Step 3: Run the Backtest

if __name__ == "__main__":
    # Run multi-strategy portfolio
    result = run_algorithm(
        initialize=initialize,
        handle_data=handle_data,
        bundle='yfinance-profiling',
        start=pd.Timestamp('2020-01-01', tz='UTC'),
        end=pd.Timestamp('2023-12-31', tz='UTC'),
        capital_base=1000000,  # $1M
        data_frequency='daily'
    )

    # Print results
    print(f"\n{'='*60}")
    print("Multi-Strategy Portfolio Results")
    print(f"{'='*60}")
    print(f"Total Return:    {result['returns'].iloc[-1]:.2%}")
    print(f"Sharpe Ratio:    {result['sharpe']:.2f}")
    print(f"Max Drawdown:    {result['max_drawdown']:.2%}")
    print(f"Final Value:     ${result['portfolio_value'].iloc[-1]:,.2f}")
    print(f"{'='*60}\n")

Step 4: Run It

python multi_strategy_example.py

Expected Output:

==============================================================
Multi-Strategy Portfolio Initialized
==============================================================
Total Capital: $1,000,000
Strategies: 3
  - momentum: $400,000 (40.0%)
  - mean_reversion: $350,000 (35.0%)
  - trend_following: $250,000 (25.0%)
==============================================================

[Backtest runs...]

==============================================================
Multi-Strategy Portfolio Results
==============================================================
Total Return:    15.23%
Sharpe Ratio:    1.45
Max Drawdown:    -8.32%
Final Value:     $1,152,300.00
==============================================================


Advanced Features

Per-Strategy Performance Tracking

Access individual strategy metrics:

def analyze(context, perf):
    """Analyze per-strategy performance."""
    allocator = context.portfolio_allocator

    for strategy_id in allocator.strategies:
        metrics = allocator.get_strategy_metrics(strategy_id)
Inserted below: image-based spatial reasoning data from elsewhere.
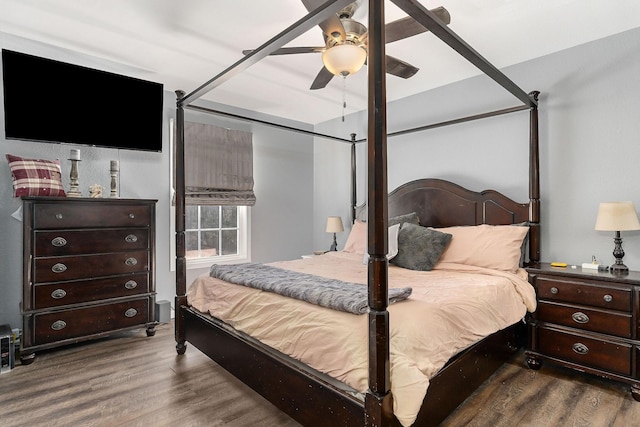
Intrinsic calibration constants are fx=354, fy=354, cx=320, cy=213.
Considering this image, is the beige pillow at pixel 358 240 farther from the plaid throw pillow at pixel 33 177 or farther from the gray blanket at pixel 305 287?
the plaid throw pillow at pixel 33 177

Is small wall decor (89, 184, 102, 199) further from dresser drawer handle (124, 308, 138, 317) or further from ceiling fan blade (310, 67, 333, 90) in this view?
ceiling fan blade (310, 67, 333, 90)

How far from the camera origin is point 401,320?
5.44 feet

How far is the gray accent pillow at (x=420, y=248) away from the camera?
9.81 ft

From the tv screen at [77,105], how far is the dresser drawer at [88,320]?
1.48 metres

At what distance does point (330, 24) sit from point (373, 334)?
5.48 ft

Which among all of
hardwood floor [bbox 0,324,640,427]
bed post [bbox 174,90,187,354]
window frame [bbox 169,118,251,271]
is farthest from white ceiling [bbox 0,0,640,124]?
hardwood floor [bbox 0,324,640,427]

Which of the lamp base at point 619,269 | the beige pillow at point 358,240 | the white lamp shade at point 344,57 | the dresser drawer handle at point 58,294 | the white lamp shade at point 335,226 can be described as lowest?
the dresser drawer handle at point 58,294

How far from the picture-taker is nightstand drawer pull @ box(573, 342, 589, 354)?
2373 mm

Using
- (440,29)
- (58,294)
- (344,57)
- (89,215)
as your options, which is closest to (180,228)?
(89,215)

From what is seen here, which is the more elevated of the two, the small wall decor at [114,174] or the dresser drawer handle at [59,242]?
the small wall decor at [114,174]

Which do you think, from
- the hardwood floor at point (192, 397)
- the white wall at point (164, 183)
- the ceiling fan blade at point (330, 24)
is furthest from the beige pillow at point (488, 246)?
the white wall at point (164, 183)

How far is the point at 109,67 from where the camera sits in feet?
11.2

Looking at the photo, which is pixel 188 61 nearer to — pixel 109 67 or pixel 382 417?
pixel 109 67

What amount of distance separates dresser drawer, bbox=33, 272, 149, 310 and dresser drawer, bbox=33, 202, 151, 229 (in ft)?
1.56
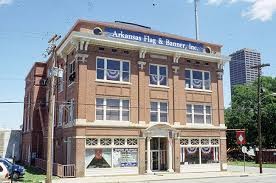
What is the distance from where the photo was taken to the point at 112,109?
104 feet

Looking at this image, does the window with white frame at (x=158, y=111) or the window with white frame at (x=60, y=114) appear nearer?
the window with white frame at (x=158, y=111)

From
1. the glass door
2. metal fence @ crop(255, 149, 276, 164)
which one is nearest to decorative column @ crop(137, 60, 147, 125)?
the glass door

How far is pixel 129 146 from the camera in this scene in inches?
1260

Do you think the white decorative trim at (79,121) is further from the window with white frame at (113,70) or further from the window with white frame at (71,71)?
the window with white frame at (71,71)

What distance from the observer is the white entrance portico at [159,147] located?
32.9 m

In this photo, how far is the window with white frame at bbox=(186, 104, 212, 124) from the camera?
35844mm

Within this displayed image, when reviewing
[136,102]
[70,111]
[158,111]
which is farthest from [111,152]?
[158,111]

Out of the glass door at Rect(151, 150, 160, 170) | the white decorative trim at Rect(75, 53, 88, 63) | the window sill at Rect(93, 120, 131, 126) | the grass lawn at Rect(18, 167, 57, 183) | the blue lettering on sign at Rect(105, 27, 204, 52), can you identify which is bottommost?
the grass lawn at Rect(18, 167, 57, 183)

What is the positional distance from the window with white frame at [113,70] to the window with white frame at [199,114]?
717cm

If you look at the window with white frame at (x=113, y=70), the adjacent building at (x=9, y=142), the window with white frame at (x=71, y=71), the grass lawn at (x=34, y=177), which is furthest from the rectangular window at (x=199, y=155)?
the adjacent building at (x=9, y=142)

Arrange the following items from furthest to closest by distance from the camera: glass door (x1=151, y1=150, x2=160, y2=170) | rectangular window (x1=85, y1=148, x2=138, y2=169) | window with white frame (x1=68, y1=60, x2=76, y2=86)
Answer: glass door (x1=151, y1=150, x2=160, y2=170)
window with white frame (x1=68, y1=60, x2=76, y2=86)
rectangular window (x1=85, y1=148, x2=138, y2=169)

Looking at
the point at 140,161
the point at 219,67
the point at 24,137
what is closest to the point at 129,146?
the point at 140,161

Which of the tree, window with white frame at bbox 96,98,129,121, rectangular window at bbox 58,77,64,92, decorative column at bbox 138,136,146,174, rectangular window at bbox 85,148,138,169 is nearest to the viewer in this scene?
rectangular window at bbox 85,148,138,169

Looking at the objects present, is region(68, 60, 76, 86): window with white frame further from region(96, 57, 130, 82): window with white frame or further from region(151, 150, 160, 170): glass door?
region(151, 150, 160, 170): glass door
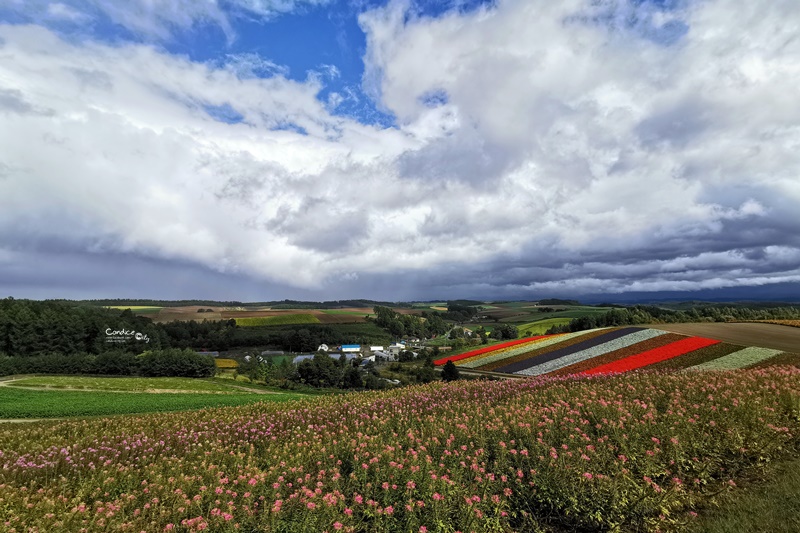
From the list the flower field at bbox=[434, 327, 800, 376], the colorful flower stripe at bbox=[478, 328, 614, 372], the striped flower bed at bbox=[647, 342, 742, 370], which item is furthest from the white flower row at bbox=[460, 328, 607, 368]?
the striped flower bed at bbox=[647, 342, 742, 370]

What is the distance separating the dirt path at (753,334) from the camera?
99.4 feet

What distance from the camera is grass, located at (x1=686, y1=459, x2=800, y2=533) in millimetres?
5180

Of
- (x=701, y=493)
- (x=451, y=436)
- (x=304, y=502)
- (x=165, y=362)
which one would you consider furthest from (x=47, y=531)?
(x=165, y=362)

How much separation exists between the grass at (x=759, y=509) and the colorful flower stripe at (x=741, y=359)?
962 inches

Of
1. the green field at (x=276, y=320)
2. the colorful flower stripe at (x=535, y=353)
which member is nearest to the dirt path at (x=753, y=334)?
the colorful flower stripe at (x=535, y=353)

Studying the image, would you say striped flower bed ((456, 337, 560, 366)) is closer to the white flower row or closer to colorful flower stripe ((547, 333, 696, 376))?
the white flower row

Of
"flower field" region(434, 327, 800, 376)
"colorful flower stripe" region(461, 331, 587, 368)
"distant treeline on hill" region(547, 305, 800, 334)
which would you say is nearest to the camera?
"flower field" region(434, 327, 800, 376)

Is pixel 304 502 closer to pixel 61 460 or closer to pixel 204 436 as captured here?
pixel 204 436

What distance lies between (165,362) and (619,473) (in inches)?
3165

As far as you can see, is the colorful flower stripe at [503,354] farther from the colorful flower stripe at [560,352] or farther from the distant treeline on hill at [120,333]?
the distant treeline on hill at [120,333]

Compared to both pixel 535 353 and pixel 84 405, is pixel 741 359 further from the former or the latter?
pixel 84 405

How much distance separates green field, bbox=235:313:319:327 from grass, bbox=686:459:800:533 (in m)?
137

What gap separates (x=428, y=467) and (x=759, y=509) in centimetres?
485

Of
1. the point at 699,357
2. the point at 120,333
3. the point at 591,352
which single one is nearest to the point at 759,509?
the point at 699,357
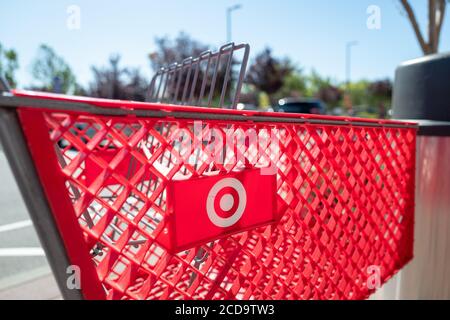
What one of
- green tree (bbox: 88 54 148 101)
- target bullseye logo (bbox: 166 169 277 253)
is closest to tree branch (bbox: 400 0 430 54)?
target bullseye logo (bbox: 166 169 277 253)

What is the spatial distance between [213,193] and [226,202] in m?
0.08

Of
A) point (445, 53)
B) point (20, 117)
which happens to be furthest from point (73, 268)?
point (445, 53)

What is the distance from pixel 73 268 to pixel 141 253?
0.83ft

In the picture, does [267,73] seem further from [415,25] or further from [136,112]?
[136,112]

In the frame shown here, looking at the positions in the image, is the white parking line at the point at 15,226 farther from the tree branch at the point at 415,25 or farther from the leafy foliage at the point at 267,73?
the leafy foliage at the point at 267,73

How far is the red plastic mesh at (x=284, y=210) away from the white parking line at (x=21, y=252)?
6.81ft

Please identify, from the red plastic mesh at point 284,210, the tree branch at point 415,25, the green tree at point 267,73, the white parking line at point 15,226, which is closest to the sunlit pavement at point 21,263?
the white parking line at point 15,226

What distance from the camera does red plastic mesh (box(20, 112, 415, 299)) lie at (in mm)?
1150

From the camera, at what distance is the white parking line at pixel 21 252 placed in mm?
3696

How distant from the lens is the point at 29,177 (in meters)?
0.95

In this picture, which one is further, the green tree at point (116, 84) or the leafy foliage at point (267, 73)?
the leafy foliage at point (267, 73)
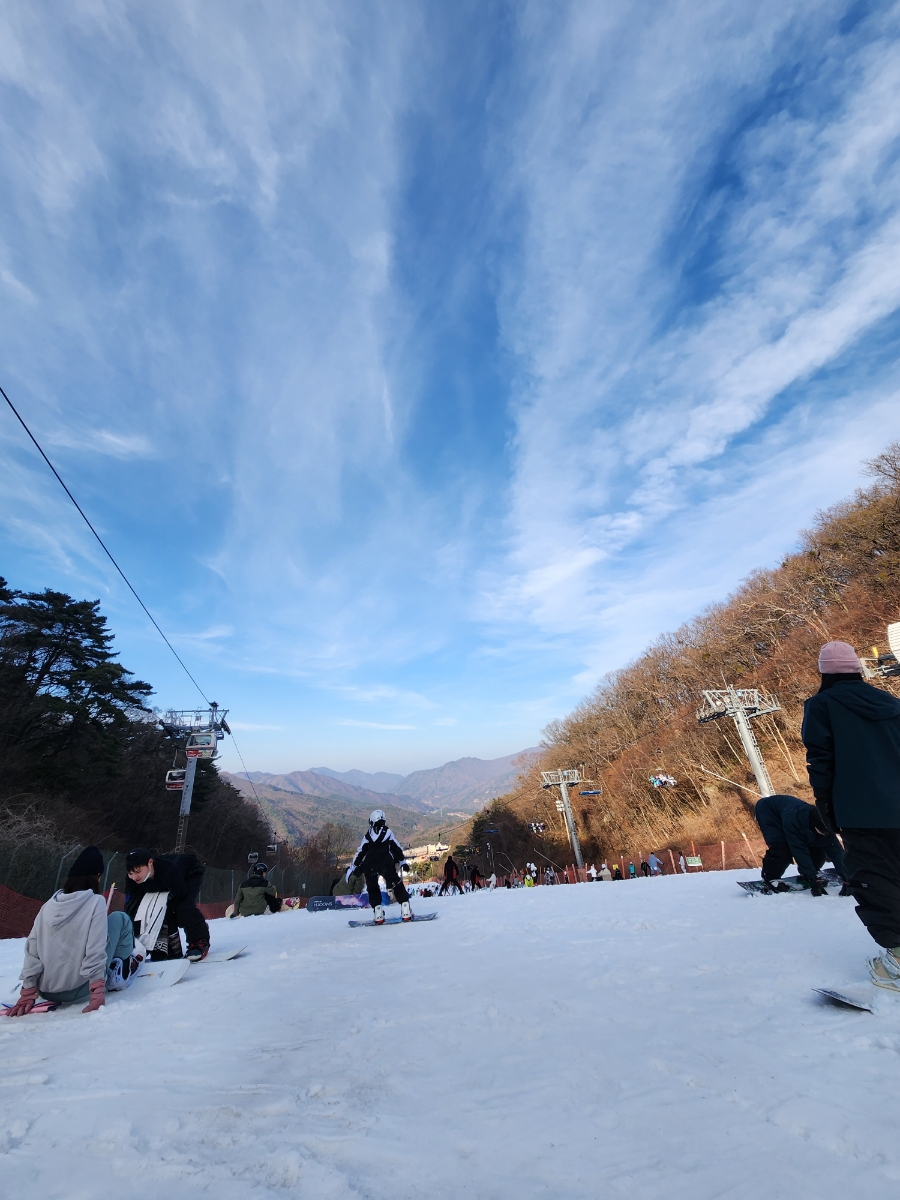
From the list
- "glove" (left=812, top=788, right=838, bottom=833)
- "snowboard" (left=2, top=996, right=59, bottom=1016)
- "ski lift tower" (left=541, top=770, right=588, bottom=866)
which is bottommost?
"snowboard" (left=2, top=996, right=59, bottom=1016)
        print(f"\n{strategy_id.upper()} Strategy:")
        print(f"  Return:     {metrics.total_return:.2%}")
        print(f"  Sharpe:     {metrics.sharpe_ratio:.2f}")
        print(f"  Max DD:     {metrics.max_drawdown:.2%}")
        print(f"  Volatility: {metrics.volatility:.2%}")
        print(f"  Win Rate:   {metrics.win_rate:.2%}")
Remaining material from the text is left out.